**PROBLEM STATEMENT**.
Repeat verbatim the lines of the data below, beginning with the line containing "family: Bovidae" and continuing to the end.
Start of Block
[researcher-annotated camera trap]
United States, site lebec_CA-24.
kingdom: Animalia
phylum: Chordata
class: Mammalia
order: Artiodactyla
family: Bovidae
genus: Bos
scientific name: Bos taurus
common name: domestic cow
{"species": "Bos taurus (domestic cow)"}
End of Block
**SOLUTION FOR THIS TASK**.
family: Bovidae
genus: Bos
scientific name: Bos taurus
common name: domestic cow
{"species": "Bos taurus (domestic cow)"}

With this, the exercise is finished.